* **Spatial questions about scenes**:
--------------------------------------------------

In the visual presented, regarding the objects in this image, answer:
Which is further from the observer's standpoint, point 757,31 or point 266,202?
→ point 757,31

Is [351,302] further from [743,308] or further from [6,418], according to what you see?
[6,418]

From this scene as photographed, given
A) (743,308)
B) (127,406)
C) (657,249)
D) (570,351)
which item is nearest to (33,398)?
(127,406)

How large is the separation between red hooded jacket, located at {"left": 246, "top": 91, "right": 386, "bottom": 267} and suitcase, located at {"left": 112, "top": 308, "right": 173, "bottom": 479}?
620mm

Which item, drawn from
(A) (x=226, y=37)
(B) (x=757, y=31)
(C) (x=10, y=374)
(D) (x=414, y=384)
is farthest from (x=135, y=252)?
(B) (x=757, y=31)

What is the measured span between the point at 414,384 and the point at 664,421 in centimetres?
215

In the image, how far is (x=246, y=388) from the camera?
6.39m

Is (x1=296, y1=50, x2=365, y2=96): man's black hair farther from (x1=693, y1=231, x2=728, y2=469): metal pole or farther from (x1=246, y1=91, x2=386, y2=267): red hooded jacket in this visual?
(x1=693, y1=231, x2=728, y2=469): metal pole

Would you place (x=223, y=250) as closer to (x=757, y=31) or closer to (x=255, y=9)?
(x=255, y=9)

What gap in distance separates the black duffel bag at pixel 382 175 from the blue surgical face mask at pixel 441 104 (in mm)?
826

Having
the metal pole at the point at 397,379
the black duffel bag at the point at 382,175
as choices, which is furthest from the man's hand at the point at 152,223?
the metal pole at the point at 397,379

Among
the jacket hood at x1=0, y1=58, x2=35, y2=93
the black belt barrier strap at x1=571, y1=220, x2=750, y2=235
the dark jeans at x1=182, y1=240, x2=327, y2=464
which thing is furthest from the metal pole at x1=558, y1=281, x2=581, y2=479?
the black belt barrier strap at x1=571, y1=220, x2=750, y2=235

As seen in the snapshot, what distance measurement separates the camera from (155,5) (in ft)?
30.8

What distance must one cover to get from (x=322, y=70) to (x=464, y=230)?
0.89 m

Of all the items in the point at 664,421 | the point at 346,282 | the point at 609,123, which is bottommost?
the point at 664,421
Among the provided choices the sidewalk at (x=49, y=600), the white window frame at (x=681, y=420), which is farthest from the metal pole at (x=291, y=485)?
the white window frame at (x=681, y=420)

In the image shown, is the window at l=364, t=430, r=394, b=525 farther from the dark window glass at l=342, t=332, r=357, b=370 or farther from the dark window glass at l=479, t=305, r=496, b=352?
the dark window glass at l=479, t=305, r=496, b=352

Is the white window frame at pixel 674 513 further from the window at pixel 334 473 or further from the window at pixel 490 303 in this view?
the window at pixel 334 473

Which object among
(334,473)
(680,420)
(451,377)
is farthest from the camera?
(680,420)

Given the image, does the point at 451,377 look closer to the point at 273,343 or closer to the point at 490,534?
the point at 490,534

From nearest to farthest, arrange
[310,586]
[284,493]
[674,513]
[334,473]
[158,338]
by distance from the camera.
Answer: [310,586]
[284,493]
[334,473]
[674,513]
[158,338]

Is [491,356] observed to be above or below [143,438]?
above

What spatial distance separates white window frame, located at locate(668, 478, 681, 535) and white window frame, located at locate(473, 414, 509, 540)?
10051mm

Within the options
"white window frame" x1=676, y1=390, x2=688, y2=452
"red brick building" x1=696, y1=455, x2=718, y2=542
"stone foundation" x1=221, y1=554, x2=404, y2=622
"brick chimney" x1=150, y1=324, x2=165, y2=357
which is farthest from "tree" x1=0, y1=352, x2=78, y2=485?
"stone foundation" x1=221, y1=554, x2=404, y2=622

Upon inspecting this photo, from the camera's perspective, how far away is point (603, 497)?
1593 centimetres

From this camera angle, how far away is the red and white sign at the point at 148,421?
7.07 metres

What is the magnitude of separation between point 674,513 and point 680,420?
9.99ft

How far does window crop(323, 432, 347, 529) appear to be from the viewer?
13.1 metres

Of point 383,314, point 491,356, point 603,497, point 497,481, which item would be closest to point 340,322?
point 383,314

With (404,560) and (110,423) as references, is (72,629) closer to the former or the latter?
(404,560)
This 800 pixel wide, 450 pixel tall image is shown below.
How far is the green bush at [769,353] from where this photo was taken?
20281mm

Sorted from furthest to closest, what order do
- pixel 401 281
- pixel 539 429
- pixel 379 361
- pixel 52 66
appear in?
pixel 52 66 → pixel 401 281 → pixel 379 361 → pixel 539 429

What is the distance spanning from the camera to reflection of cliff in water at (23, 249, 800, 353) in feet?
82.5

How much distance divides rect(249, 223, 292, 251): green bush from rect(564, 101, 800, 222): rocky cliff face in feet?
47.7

--------------------------------------------------

* **EXERCISE INSTRUCTIONS**:
Rewrite every line of the entries above as a numbered list, skipping the blank lines.

* **ANSWER FOR THIS EXERCISE**:
1. In the visual presented, regarding the objects in this image, answer:
2. Which is further from the observer's standpoint, point 757,31 or point 266,202?
3. → point 757,31
4. Is [351,302] further from [743,308] or further from [6,418], according to what you see?
5. [6,418]
6. From this scene as photographed, given
7. A) (743,308)
8. B) (127,406)
9. C) (657,249)
10. D) (570,351)
11. which item is nearest to (33,398)?
12. (127,406)
13. How large is the separation between red hooded jacket, located at {"left": 246, "top": 91, "right": 386, "bottom": 267} and suitcase, located at {"left": 112, "top": 308, "right": 173, "bottom": 479}?
14. 620mm
15. Which item, drawn from
16. (A) (x=226, y=37)
17. (B) (x=757, y=31)
18. (C) (x=10, y=374)
19. (D) (x=414, y=384)
20. is farthest from (x=135, y=252)?
21. (B) (x=757, y=31)
22. What is the measured span between the point at 414,384 and the point at 664,421 in centimetres?
23. 215
24. In the image, how far is (x=246, y=388) from the camera?
25. 6.39m
26. Is (x1=296, y1=50, x2=365, y2=96): man's black hair farther from (x1=693, y1=231, x2=728, y2=469): metal pole or farther from (x1=246, y1=91, x2=386, y2=267): red hooded jacket in this visual?
27. (x1=693, y1=231, x2=728, y2=469): metal pole
28. Would you place (x=223, y=250) as closer to (x=757, y=31) or closer to (x=255, y=9)?
29. (x=255, y=9)
30. What gap in distance separates the black duffel bag at pixel 382 175 from the blue surgical face mask at pixel 441 104 (in mm)?
31. 826
32. Having
33. the metal pole at the point at 397,379
34. the black duffel bag at the point at 382,175
35. as choices, which is furthest from the man's hand at the point at 152,223?
36. the metal pole at the point at 397,379
37. Among
38. the jacket hood at x1=0, y1=58, x2=35, y2=93
39. the black belt barrier strap at x1=571, y1=220, x2=750, y2=235
40. the dark jeans at x1=182, y1=240, x2=327, y2=464
41. which thing is furthest from the metal pole at x1=558, y1=281, x2=581, y2=479?
42. the black belt barrier strap at x1=571, y1=220, x2=750, y2=235
43. As seen in the snapshot, what distance measurement separates the camera from (155,5) (in ft)?
44. 30.8
45. What distance must one cover to get from (x=322, y=70) to (x=464, y=230)?
46. 0.89 m
47. Of all the items in the point at 664,421 | the point at 346,282 | the point at 609,123, which is bottommost?
48. the point at 664,421
49. Among the provided choices the sidewalk at (x=49, y=600), the white window frame at (x=681, y=420), which is farthest from the metal pole at (x=291, y=485)?
50. the white window frame at (x=681, y=420)
51. In the image shown, is the window at l=364, t=430, r=394, b=525 farther from the dark window glass at l=342, t=332, r=357, b=370 or farther from the dark window glass at l=479, t=305, r=496, b=352?
52. the dark window glass at l=479, t=305, r=496, b=352
53. Is the white window frame at pixel 674 513 further from the window at pixel 334 473 or further from the window at pixel 490 303 in this view?
54. the window at pixel 334 473
55. Which object among
56. (334,473)
57. (680,420)
58. (451,377)
59. is farthest from the camera?
60. (680,420)
61. Given the image, does the point at 451,377 look closer to the point at 273,343 or closer to the point at 490,534?
62. the point at 490,534
63. From nearest to farthest, arrange
64. [310,586]
65. [284,493]
66. [674,513]
67. [334,473]
68. [158,338]
69. by distance from the camera.
70. Answer: [310,586]
71. [284,493]
72. [334,473]
73. [674,513]
74. [158,338]
75. Is [491,356] observed to be above or below [143,438]?
76. above
77. What spatial distance separates white window frame, located at locate(668, 478, 681, 535) and white window frame, located at locate(473, 414, 509, 540)?
78. 10051mm
79. Within the options
80. "white window frame" x1=676, y1=390, x2=688, y2=452
81. "red brick building" x1=696, y1=455, x2=718, y2=542
82. "stone foundation" x1=221, y1=554, x2=404, y2=622
83. "brick chimney" x1=150, y1=324, x2=165, y2=357
84. which is farthest from "tree" x1=0, y1=352, x2=78, y2=485?
85. "stone foundation" x1=221, y1=554, x2=404, y2=622
86. Upon inspecting this photo, from the camera's perspective, how far away is point (603, 497)?
87. 1593 centimetres
88. From this camera angle, how far away is the red and white sign at the point at 148,421?
89. 7.07 metres
90. What is the magnitude of separation between point 674,513 and point 680,420?
91. 9.99ft
92. How far does window crop(323, 432, 347, 529) appear to be from the viewer?
93. 13.1 metres
94. Of point 383,314, point 491,356, point 603,497, point 497,481, which item would be closest to point 340,322?
95. point 383,314
96. With (404,560) and (110,423) as references, is (72,629) closer to the former or the latter?
97. (404,560)
98. This 800 pixel wide, 450 pixel tall image is shown below.
99. How far is the green bush at [769,353] from where this photo was taken?
100. 20281mm
101. Sorted from furthest to closest, what order do
102. - pixel 401 281
103. - pixel 539 429
104. - pixel 379 361
105. - pixel 52 66
106. appear in?
107. pixel 52 66 → pixel 401 281 → pixel 379 361 → pixel 539 429
108. What is the distance spanning from the camera to reflection of cliff in water at (23, 249, 800, 353) in feet?
109. 82.5
110. How much distance divides rect(249, 223, 292, 251): green bush from rect(564, 101, 800, 222): rocky cliff face in feet?
111. 47.7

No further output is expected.